O diferendo com os Estados Unidos, a que Fidel Castro chamava “o império” e que mantêm um embargo comercial contra Cuba, marcou desde o início a postura internacional do país nascido da revolução castrista.
Cuba proclamou-se “país socialista” em 1961 e em 1962 foi suspensa da Organização dos Estados Americanos e ficou sem relações diplomáticas com quase todos os países do continente americano.
Em resposta, Fidel Castro tratou de edificar uma estratégia diplomática assente em princípios como a afirmação da soberania, a recusa da ingerência em assuntos internos e a solidariedade internacional.
Num mundo então dominado pela Guerra Fria, Cuba constitui-se paladino – encontrou aliados e seguidores – de causas como a dos palestinianos contra Israel, da luta sarauí pela independência do Saara Ocidental, dos movimentos de guerrilha na América Latina ou da independência dos países africanos, onde teve papel de relevo nos países lusófonos, fornecendo equipamento e combatentes a Angola, Guiné-Bissau e Cabo Verde.

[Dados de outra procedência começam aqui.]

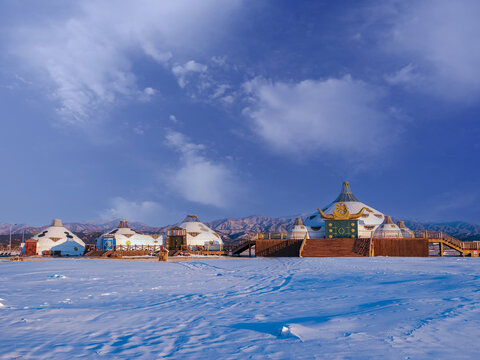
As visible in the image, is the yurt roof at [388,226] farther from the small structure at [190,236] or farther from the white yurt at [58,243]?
the white yurt at [58,243]

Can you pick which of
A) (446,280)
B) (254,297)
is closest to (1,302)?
(254,297)

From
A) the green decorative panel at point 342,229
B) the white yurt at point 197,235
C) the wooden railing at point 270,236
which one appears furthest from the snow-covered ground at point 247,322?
the white yurt at point 197,235

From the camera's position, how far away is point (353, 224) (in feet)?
117

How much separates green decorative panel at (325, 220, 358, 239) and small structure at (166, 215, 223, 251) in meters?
14.9

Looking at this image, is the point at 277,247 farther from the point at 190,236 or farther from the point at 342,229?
the point at 190,236

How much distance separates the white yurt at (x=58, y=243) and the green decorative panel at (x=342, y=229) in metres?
35.9

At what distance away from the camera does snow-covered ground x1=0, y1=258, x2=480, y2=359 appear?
466 centimetres

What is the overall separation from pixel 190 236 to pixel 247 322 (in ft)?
147

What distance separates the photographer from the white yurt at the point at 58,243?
4975cm

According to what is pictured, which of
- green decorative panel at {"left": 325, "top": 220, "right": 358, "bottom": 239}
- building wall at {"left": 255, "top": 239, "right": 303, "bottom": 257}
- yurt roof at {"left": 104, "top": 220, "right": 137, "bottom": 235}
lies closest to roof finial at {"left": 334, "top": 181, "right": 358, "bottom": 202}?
green decorative panel at {"left": 325, "top": 220, "right": 358, "bottom": 239}

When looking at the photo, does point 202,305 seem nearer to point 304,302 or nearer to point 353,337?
point 304,302

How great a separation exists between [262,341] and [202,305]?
2985 mm

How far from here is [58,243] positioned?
51219mm

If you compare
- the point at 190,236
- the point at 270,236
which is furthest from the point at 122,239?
the point at 270,236
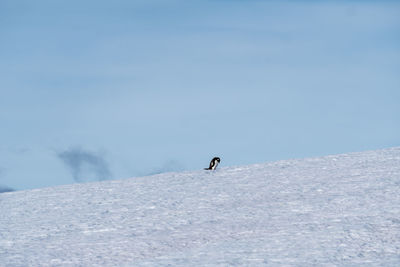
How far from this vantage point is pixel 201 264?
18.0ft

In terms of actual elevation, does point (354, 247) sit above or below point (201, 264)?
above

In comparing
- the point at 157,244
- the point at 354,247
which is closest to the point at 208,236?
the point at 157,244

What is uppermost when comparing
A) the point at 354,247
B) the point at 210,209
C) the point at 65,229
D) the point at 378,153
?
the point at 378,153

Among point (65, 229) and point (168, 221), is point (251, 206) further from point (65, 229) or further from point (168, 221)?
point (65, 229)

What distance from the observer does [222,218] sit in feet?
24.4

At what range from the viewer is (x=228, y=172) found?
11.1 metres

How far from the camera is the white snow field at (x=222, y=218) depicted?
5.79 metres

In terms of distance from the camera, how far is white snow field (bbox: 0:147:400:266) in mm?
5793

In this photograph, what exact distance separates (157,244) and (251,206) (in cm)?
201

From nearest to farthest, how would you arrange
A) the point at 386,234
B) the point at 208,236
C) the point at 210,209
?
the point at 386,234 < the point at 208,236 < the point at 210,209

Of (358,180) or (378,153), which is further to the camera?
(378,153)

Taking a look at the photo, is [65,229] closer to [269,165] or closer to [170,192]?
[170,192]

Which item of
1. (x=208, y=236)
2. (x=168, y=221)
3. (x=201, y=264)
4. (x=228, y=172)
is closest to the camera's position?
(x=201, y=264)

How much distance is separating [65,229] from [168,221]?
1193 millimetres
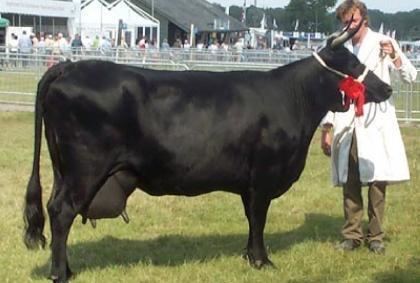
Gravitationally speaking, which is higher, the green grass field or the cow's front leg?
the cow's front leg

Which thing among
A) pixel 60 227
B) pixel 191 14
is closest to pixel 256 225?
pixel 60 227

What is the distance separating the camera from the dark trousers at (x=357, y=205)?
7430 mm

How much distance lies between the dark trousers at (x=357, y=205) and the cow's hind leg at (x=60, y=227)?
9.08ft

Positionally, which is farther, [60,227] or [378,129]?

Angola foi o principal campo de batalha do internacionalismo de Fidel Castro em África. Estimativas de organizações internacionais colocam em 300.000 o número de combatentes cubanos que passaram por Angola.
E na sua luta contra “o império”, Fidel Castro criou uma rede de solidariedade com aliados como o então líder líbio Muammar Kadhafi, o Presidente argelino Abdelaziz Buteflika, o líder palestiniano Yasser Arafat e o então prisioneiro do regime sul-africano Nelson Mandela, enquanto Cuba se tornou ponto de apoio fundamental para as guerrilhas africanas e sul-americanas.
Marco desta estratégia foi, logo em 1961, a entrada de Cuba na Organização dos Países Não Alinhados como membro fundador, o único da América Latina.
No continente americano, o internacionalismo de Fidel Castro usou a divisa da “unidade revolucionária” para promover mudanças de regime em países como El Salvador, Guatemala, Nicarágua e Bolívia.
À excepção da revolução sandinista na Nicarágua, os movimentos revolucionários na américa central não foram bem sucedidos e Cuba acabou por se tornar refúgio de ex-guerrilheiros e de dissidentes perseguidos por ditaduras militares.
O não-alinhamento e o multilateralismo mantiveram-se pontos fulcrais da política externa de Fidel Castro, que tratou de garantir a participação de Cuba em entidades ligadas às Nações Unidas e de promover as relações diplomáticas da ilha com países fora da esfera de influência de Washington e do ocidente – pequenos países africanos, da Ásia e da Oceânia. Cuba manteve embaixadas e consulados em mais de 140 países.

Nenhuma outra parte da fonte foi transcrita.